Soda : « mal de gorge ; céphalalgie ; ardeur d’estomac ». La définition est tirée du Dictionnaire universel de Boiste, publié en 1800. Certes, ce dictionnaire un peu fourre-tout n’a pas la réputation d’offrir des définitions particulièrement soignées, ni même d’être très sûr dans sa nomenclature pléthorique ; en effet dans la préface de la neuvième édition, Charles Nodier n’hésite pas à affirmer que feu son auteur « avait la main large pour semer les nouveautés dans son livre…

C’est Babel, si l’on veut, avec ses inconvénients et toutes ses imperfections ».
Néanmoins ce soda n’a rien de farfelu, il s’agit d’un emprunt à l’arabe sou-daa, fendre, ce qui au sens figuré désignait le fait d’être violemment affecté par quelque chose, d’où les maux de gorge ou de tête. Aucun rapport direct donc avec la délicieuse boisson, abréviation de l’anglais soda-water, c’est-à-dire en clair, eau de soude.

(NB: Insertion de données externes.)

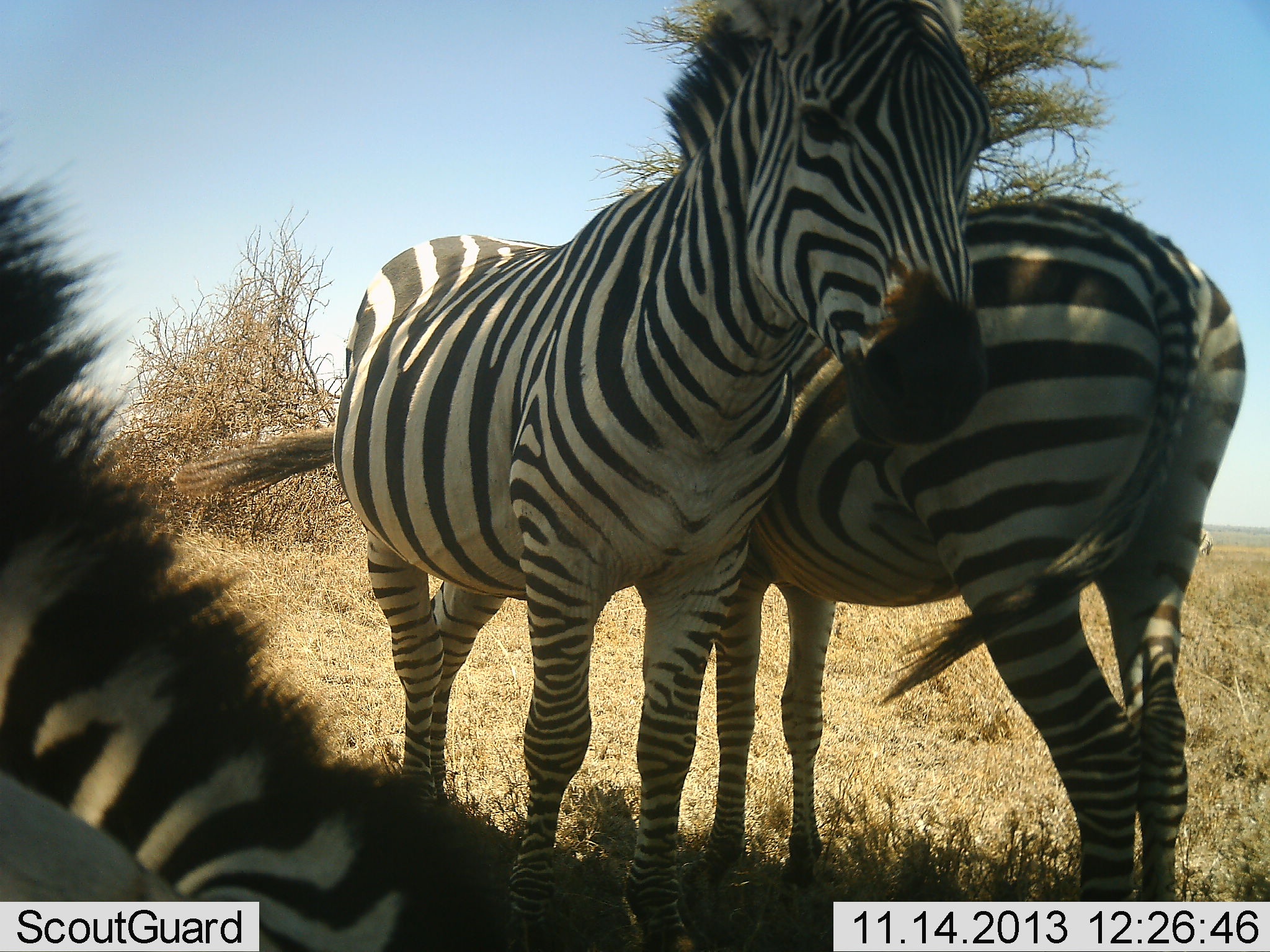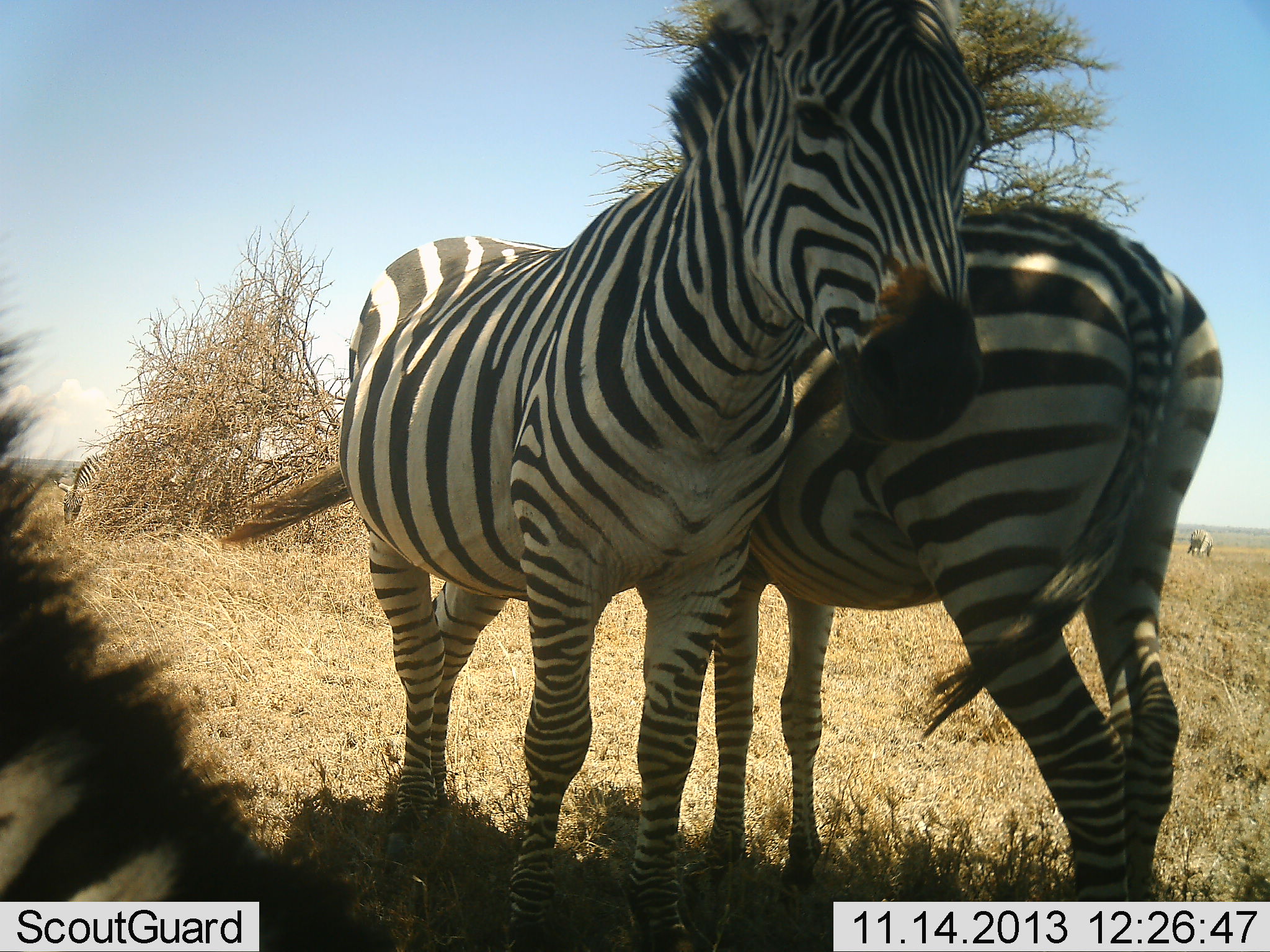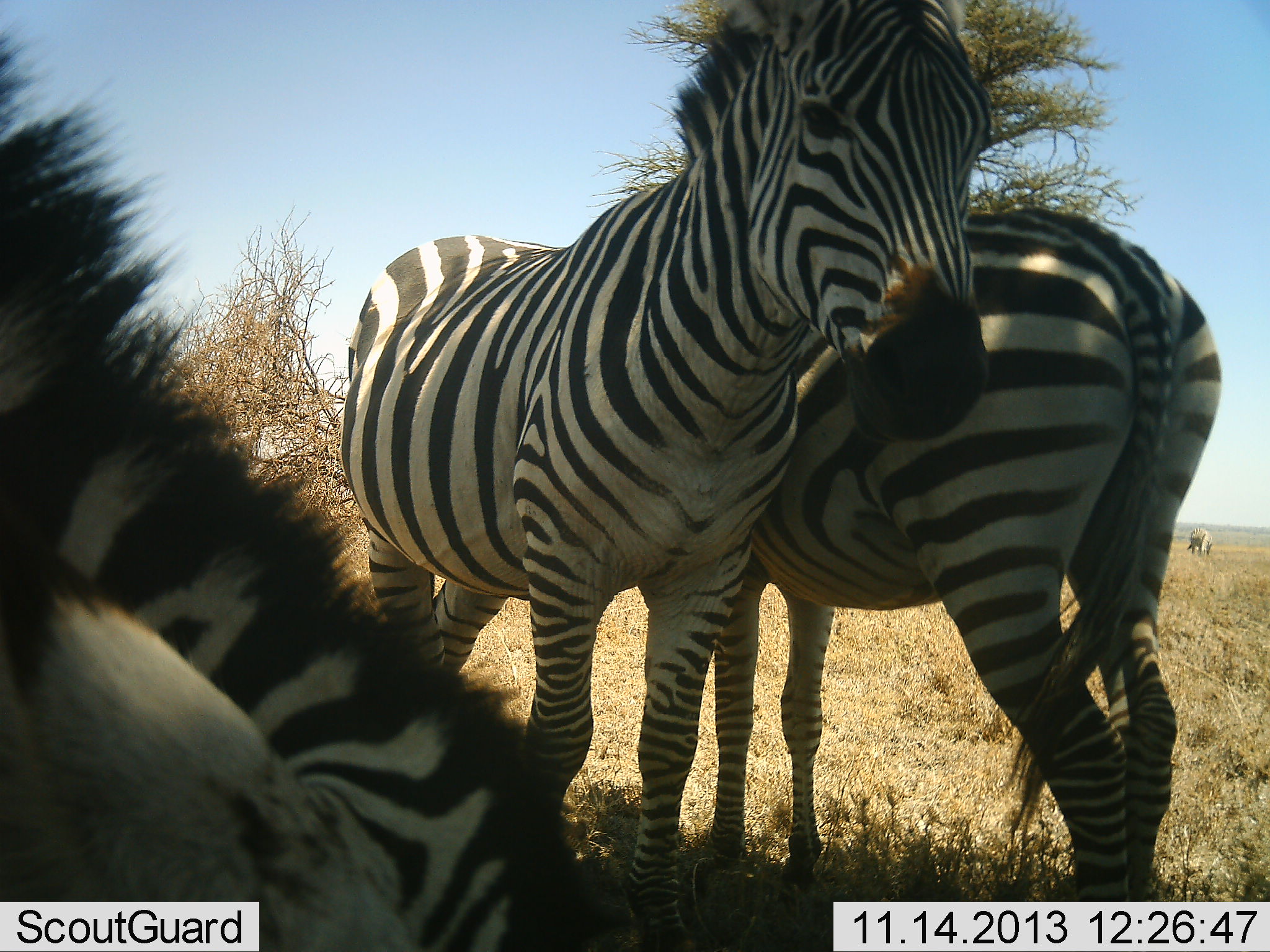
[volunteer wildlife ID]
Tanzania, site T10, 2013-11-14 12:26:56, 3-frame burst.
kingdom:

Ainsi, les étymologies de ces homonymes diffèrent, c’est heureux ! Car à bien y regarder, le point de chute du soda est toujours le même. En témoignent les définitions du XVIIIe siècle : le soda « est un nom que quelques médecins donnent à un sentiment de chaleur et d’érosion qu’on a à la gorge. Le soda vient de vapeurs âcres qui s’élèvent de l’estomac, et qui sont produites par des matières excrémenteuses, qui fermentent dans cette partie. Les bilieux et les hypocondriaques sont sujets au soda » .
Les deux sodas ne pouvaient donc guère coexister dans la langue, bien qu’à la limite l’un puisse apaiser l’autre. Et entre le « sentiment de chaleur et d’érosion » et le rafraîchissement, il eut fallu être masochiste pour ne pas préférer ce dernier.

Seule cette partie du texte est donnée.